» Page extract:
India’s relationship with cricket needs little introduction, but while the sport – something close to a religion in the country – continues to drive the growth of the Indian sports industry, other sports are adding rich diversity to the sector. Following the city-based franchise model which has worked well for the Indian Premier League (IPL), sports such as hockey, football, kabaddi, tennis and badminton are in the process of attracting new audiences and fans to the sport, crafting commercial propositions for sponsors and quenching the thirst of a country eager for live entertainment content. Ahead of a year which will see the ninth season of the IPL and India host the World Twenty20, details of which were announced last week by the International Cricket Council, it is an opportune moment to take the pulse of the country’s burgeoning sports industry with Ravi Chavan, Repucom’s Mumbai-based Vice President of South Asia.
Cricket: Leading from the front
“Cricket has obviously been the major driving force of the Indian sports business industry,” Chavan begins, “and IPL has been the real game-changer for the industry. From a commercial point of view the industry has grown in leaps and bounds. Favourable socio-economic dynamics and a growing middle class with disposable incomes has generated a huge demand for live entertainment content, leading to the emergence of new sports leagues, properties and international events finding their way to India. There is a lot of commercial buzz, a lot of new leagues, a lot of international content coming, which is great. People are now looking at sport business as a career which ten years ago was not an option. Obviously there’s a lot more to be done on the development and governance side of things, to build a sporting culture and nation. India is like a big train – it takes a while to turn around.”
Cricket retains its dominant position in India, its popularity going well beyond sport and comparable only to Bollywood as a form of entertainment and media product. March’s World Twenty20, to be staged in India, is a “guaranteed commercial success” according to Chavan, but even in a cricket-obsessed nation he stresses the importance of a winning national team.
“The 2011 ICC World Cup was a huge commercial success and what drives that was the fact that India went all the way and won the World Cup,” he says. “It will be commercially successful but for it to be a super, super hit it needs the Indian team to go as far as they can in the tournament. If India goes out in the early stages, the tournament, including advertisers, broadcasters and sponsors, would certainly take a hit.”
The World T20 is a ten-team tournament, which should ensure competitive games. “The format is good,” Chavan confirms, “and Twenty20 brings a much wider demographic to the table – including women and youth whose attention is craved by advertisers. Broadcasters like Star are already out with creative ads, amplifying the tournament. It’s an event that will drive a lot of premium advertising and sponsorship; it’s clearly a highlight of the 2016 calendar.”
Settling for second – and why that’s ok
With a raft of start-up leagues and events launched in India over the past couple of years, it is no surprise that Chavan is often asked about the possibility of cricket one day being toppled by another sport in terms of fan interest and popularity. In short, don’t expect it to happen any time soon.
“Do other sports really need to think about becoming number one in India? They don’t,” Chavan argues. “They can be number two, three, four, five or even number six in India and still have a healthy popularity, a solid economy and their own space because the market is so huge. Cricket has the advantage of being a sport which has been commercialised on the back of the Indian national team’s success on an international stage. As an Indian there is something tangible to claim, brag and be proud of as we have won three World Cups – two one-days and one T20.”

» Exercise instructions:
**A.** Decide whether each statement agrees with the article on India's sports industry, answering yes or no and quoting the words from the article that settle it: (i) The World Twenty20 is a ten-team tournament. (ii) Ravi Chavan is based in Delhi. (iii) India has won two T20 World Cups.
**B.** Summarize the article on India's sports industry in two sentences.
**C.** Write the next part of the article on India's sports industry, picking up after its final paragraph.

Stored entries
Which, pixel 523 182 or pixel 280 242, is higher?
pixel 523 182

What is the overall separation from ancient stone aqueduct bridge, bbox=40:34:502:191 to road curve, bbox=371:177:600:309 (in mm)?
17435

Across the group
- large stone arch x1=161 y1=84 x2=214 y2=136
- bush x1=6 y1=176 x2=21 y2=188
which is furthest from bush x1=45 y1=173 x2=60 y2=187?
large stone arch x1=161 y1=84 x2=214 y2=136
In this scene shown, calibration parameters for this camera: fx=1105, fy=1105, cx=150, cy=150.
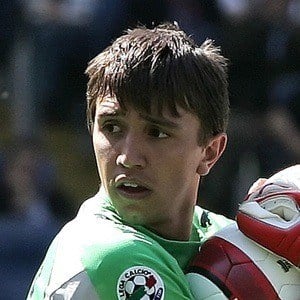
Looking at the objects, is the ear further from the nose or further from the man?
the nose

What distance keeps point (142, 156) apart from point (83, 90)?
12.6 ft

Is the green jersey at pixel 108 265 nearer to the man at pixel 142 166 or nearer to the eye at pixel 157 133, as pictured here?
the man at pixel 142 166

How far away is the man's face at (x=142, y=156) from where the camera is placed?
2.53 metres

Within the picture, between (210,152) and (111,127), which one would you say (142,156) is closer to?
(111,127)

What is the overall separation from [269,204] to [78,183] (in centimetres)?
383

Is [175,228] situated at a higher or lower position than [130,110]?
lower

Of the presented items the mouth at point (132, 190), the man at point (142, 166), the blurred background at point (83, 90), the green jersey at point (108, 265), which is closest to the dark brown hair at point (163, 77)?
the man at point (142, 166)

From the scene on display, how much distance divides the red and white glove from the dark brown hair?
21cm

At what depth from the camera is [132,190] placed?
2557mm

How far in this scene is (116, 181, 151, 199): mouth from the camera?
255 centimetres

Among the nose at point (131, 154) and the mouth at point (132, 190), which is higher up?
the nose at point (131, 154)

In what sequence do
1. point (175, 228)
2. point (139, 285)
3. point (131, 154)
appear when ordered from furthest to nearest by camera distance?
point (175, 228) → point (131, 154) → point (139, 285)

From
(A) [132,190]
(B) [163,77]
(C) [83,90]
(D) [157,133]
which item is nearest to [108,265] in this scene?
(A) [132,190]

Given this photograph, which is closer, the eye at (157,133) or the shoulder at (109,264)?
the shoulder at (109,264)
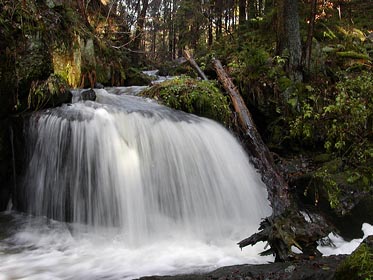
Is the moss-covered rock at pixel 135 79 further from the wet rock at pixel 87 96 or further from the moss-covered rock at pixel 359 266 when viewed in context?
the moss-covered rock at pixel 359 266

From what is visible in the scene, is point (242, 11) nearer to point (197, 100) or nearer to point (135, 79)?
point (135, 79)

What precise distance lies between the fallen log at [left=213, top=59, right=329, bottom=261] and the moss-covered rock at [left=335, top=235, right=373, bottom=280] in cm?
138

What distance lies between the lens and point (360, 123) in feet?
21.3

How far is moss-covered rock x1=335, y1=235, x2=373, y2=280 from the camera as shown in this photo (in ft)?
6.82

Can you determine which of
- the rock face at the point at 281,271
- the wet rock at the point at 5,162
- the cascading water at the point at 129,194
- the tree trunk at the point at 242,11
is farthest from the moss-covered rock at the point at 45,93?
the tree trunk at the point at 242,11

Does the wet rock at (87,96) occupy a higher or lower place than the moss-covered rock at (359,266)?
higher

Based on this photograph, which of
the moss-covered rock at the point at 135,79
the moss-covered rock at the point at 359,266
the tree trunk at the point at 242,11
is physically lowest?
the moss-covered rock at the point at 359,266

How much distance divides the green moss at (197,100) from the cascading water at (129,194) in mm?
1451

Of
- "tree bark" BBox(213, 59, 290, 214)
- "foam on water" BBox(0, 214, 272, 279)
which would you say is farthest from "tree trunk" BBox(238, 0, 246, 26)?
"foam on water" BBox(0, 214, 272, 279)

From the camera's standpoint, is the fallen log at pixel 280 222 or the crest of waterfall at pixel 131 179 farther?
the crest of waterfall at pixel 131 179

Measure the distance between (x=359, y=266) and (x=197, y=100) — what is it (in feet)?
20.4

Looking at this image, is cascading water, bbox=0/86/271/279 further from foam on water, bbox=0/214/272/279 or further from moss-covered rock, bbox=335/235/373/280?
moss-covered rock, bbox=335/235/373/280

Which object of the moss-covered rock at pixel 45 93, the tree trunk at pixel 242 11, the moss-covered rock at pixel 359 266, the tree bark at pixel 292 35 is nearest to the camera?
the moss-covered rock at pixel 359 266

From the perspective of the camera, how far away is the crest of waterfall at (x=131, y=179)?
532 cm
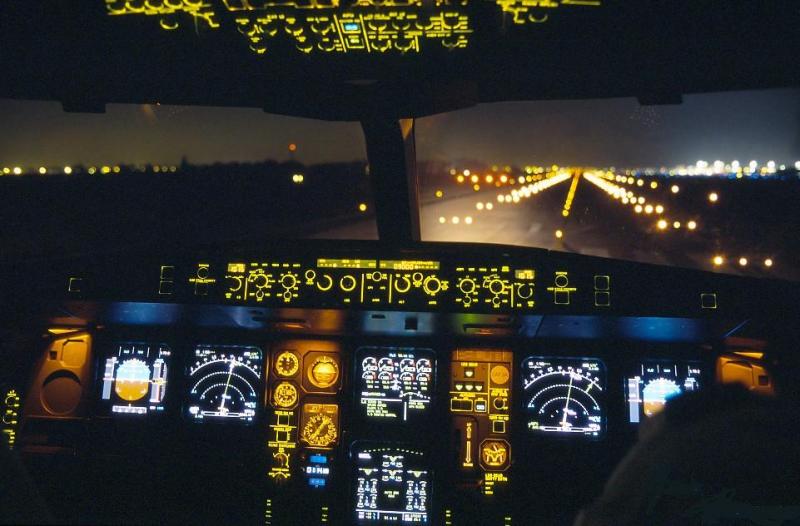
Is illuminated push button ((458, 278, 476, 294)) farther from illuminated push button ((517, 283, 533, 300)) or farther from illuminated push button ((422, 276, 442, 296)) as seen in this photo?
illuminated push button ((517, 283, 533, 300))

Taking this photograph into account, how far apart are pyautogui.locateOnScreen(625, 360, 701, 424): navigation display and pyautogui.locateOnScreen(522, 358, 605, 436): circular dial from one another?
20 cm

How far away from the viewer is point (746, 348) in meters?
4.52

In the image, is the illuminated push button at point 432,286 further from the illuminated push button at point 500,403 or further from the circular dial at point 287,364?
the circular dial at point 287,364

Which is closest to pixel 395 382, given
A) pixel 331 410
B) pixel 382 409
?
pixel 382 409

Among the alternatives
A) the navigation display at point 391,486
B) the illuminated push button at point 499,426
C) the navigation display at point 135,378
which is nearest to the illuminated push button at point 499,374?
the illuminated push button at point 499,426

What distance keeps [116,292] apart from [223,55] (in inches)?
61.8

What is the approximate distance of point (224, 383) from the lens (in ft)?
15.5

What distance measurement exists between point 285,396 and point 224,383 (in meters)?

» Expected outputs:
**A.**
(i) Yes: "The World T20 is a ten-team tournament"
(ii) No: "Repucom’s Mumbai-based Vice President of South Asia"
(iii) No: "we have won three World Cups – two one-days and one T20."

**B.** Cricket, with the IPL as its game-changer, remains the dominant force in India's growing sports industry, while sports such as hockey, football, kabaddi, tennis and badminton are adopting the IPL's city-based franchise model to attract fans and sponsors. Repucom's Ravi Chavan expects the World Twenty20 in India to be a commercial success, especially if the Indian team goes far, and argues that other sports need not become number one to thrive in so large a market.

**C.**
Since 2013, no fewer than five major sports have developed and launched city-based franchise leagues in an attempt to replicate the success the Indian Premier League has enjoyed with that model. The Hero Indian Super League football competition had its first season in 2014, as did the eight-team Pro Kabaddi League and the Champions Tennis League. The Indian Badminton League and Hockey India League both launched in 2013. “It’s a tried and tested model,” Chavan points out, “but it’s too early to tell [which ones will be a success] because at the end of the day these properties are reliant on fans. Developing a fan base is a long term activity. More mature, Western franchises like the New York Yankees or the Manchester Uniteds have a legacy, a history and a fan base which has been built over the last 50 or 60 years and more. That’s a challenge for Indian rights holders.
“There are other big challenges in that all these leagues in India have a very limited duration – they are all one or one and a half months only, which limits the opportunity for fan engagement quite a lot. Then there’s scheduling, as most leagues want to test the water as well, so having a compact format works for the moment. The availability of players is another factor: most of these leagues involve top players who might not be available for a longer period.”
A sleeping giant?
“Football, as Sepp Blatter once said, is a sleeping giant in India,” says Chavan, before adding with a smile: “And it’s been sleeping for quite a while now.” But times are changing and the successful launch of the Indian Super League, plus FIFA’s award of the 2017 Under-17 World Cup to India, hint at a brighter future for football in the country. “It’s definitely there,” says Chavan of the desire to see football grow in India and given the country’s enormous population it is little surprise that the major European clubs have also been seeking out ways to enthuse Indian fans, either online, through region-specific sponsorships, pre-season tours or the development of soccer schools.
That international interest in the market presents an additional challenge for the Indian Super League and its franchises. As Chavan puts it:
“In cricket, the IPL is the best league in the world. The Hockey India League is the best league in the world – the best players play there – so it’s not a challenge for them. The Pro Kabaddi League is a domestic league so it’s not a challenge for them. For football, though, it’s a major challenge. The football fan base in India is driven by the popular Western leagues, like the Premier League, La Liga and the Bundesliga.”
Searching for heroes
While many of the start-up leagues, including the IPL, import foreign stars to compete, Chavan believes the next growth spurt in India’s sports industry will come when the country begins to create more of its own star performers. “To become a truly great sporting nation like a US or Australia, there is some distance to catch-up,” he says. “I guess it will happen in time and the moment that happens the growth will happen very quickly.”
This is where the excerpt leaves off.